Приходится признать: если верить фактам (а как фактам не верить?), то, не будь парапсихолога Дадашева, не быть бы и Каспарову чемпионом мира.

Дадашев появился на нашем первом матче, когда я выиграл в четвертый раз и повел 4:0, и его не было в Севилье, где я не проиграл, а мог бы и выиграть матч. Что было посредине – известно. Он появлялся в ключевые моменты, когда Каспарову было особенно плохо, и подставлял палец под каспаровскую чашу весов. Так он утверждает. У Фемиды глаза закрыты повязкой – чего с нее возьмешь, с простодушной женщины?

В первом матче Каспаров еще не представлял той силы, которую ему приписывала фантастическая реклама. У него не было ни той стойкости, ни глубины, которые он показал, скажем, в севильском матче. Разумеется, он очень талантливый и очень сильный шахматист, но в его шахматном образовании были совершенно явные пробелы, которые мне удавалось вскрыть в начале матча.

Говорят, что моей ошибкой была цель, которую я в какой-то период безусловно имел: выиграть с сухим счетом 6:0. Может быть… Но если бы после победы в двадцать седьмой партии, когда счет стал 5:0, мне бы удалось победить в тридцать первой, – а шансы на выигрыш были огромные, и только чудо спасло Каспарова от поражения, – конечно же, все бы заявили, что это гениальный матч, что это фантастический расчет; а как дальновидно было сделать ряд ничьих!..

^^^^^^^^

Ваши задания:
A – Каким стал счет после победы в двадцать седьмой партии, согласно отрывку о матчах с Каспаровым?
B – Напишите продолжение отрывка о матчах с Каспаровым.

Фрагмент набора данных:
^^^^^^^^

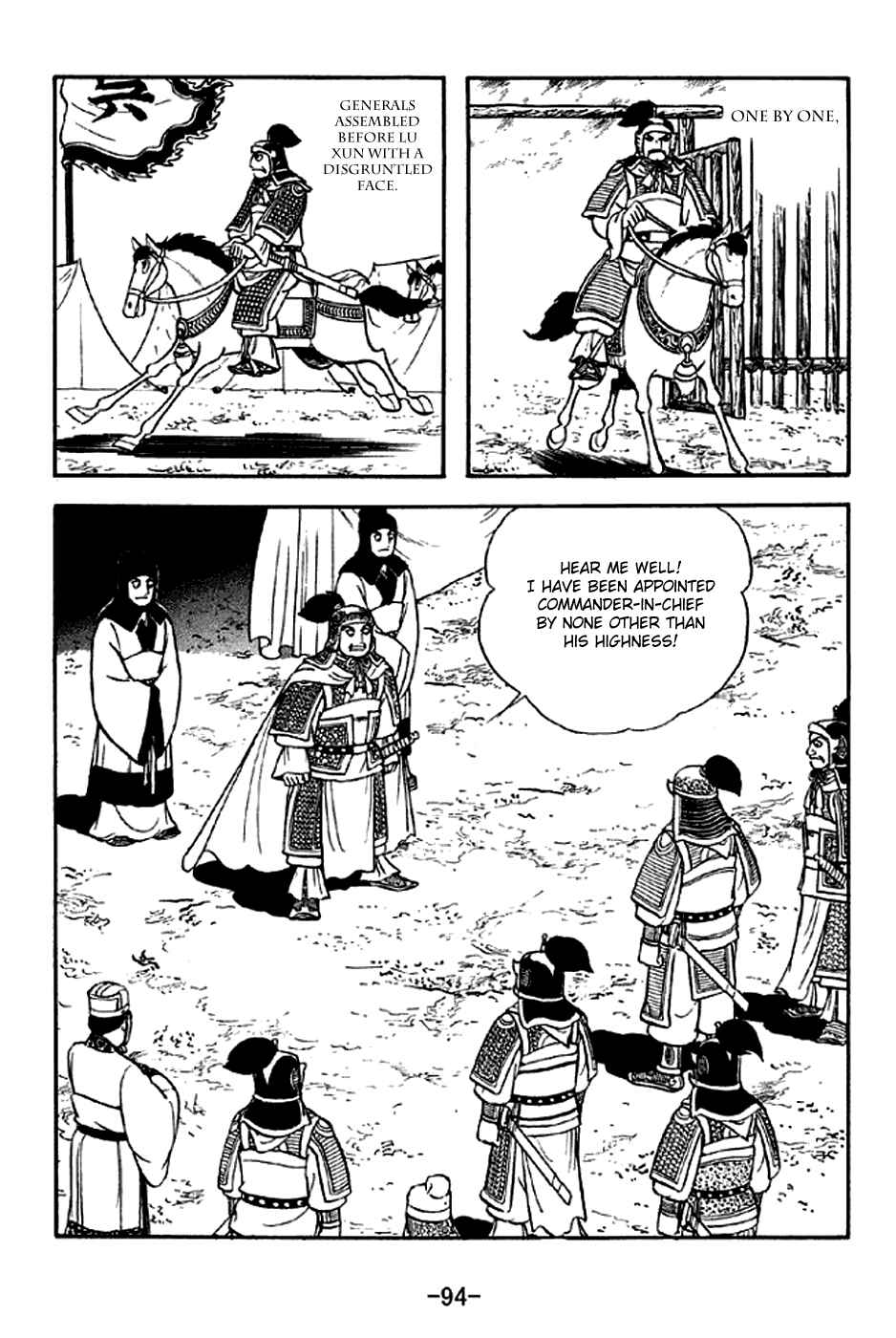 Sangokushi Chapter 301 - Page 13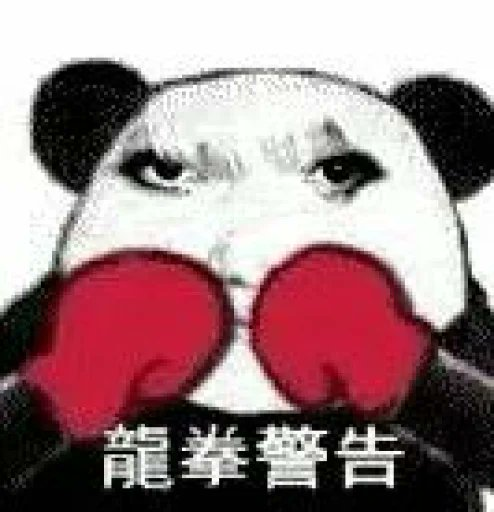 MEME_Factory111's tweet photo. 警告小黑子 https://t.co/CjBHRXrqIQ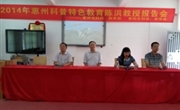 惠州市惠阳区举行中科院老科学家巡回科普报告会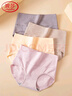浪莎收腹无痕女士内裤高腰纯棉裆底裤4条大码高弹短裤日系三角裤 实拍图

^^^^^^^^

Ответы к упражнению:
A – 5:0.

B –
В шахматах, как и вообще в жизни, большинство оценок выставляются задним числом, причем они непосредственно привязаны к результату. Успех – и ты герой, и все, что ты делал, прекрасно. Неуспех – и даже в лучшем, что тебе удалось, с удовольствием находят изъяны, без зазрения совести занижают баллы. Не «как», а «что» – вот что определяет цвет светофильтров в очках критики. Будет «что» – они найдут «как» даже там, где его и в помине не было. Об объективности можно только мечтать.

Мне не удалось прийти к поставленной цели – и все решили, что, мол, тактика себя не оправдала. Хотя я и сейчас убежден, что играл правильно. Снова повторяю: выиграй я тридцать первую партию, – и я кругом прав; в сорок первой я опять форсировано мог выиграть в несколько ходов – и опять были бы сняты все упреки. Но в какие-то моменты меня словно подменяли. Фантастическое невезение, необъяснимая внезапная слепота – и все шло прахом.

Короткие ничьи меня не смущали. Они возникали главным образом при моем черном цвете. А белыми я постоянно ставил перед Каспаровым проблемы.

Естественно – от усталости никуда не денешься – накал постепенно спадал. И если бы в это время я пошел на острую игру (тут Каспаров прав в своих оценках), я мог бы проиграть партию, даже две – но безусловно выиграл бы шестую, и с нею – матч. Во время матча я это и сам понимал, но почему-то (затрудняюсь объяснить почему) за доской во второй половине матча гнал любые мысли о такой игре. Проще всего эту упрямую пассивность мышления свалить на Дадашева.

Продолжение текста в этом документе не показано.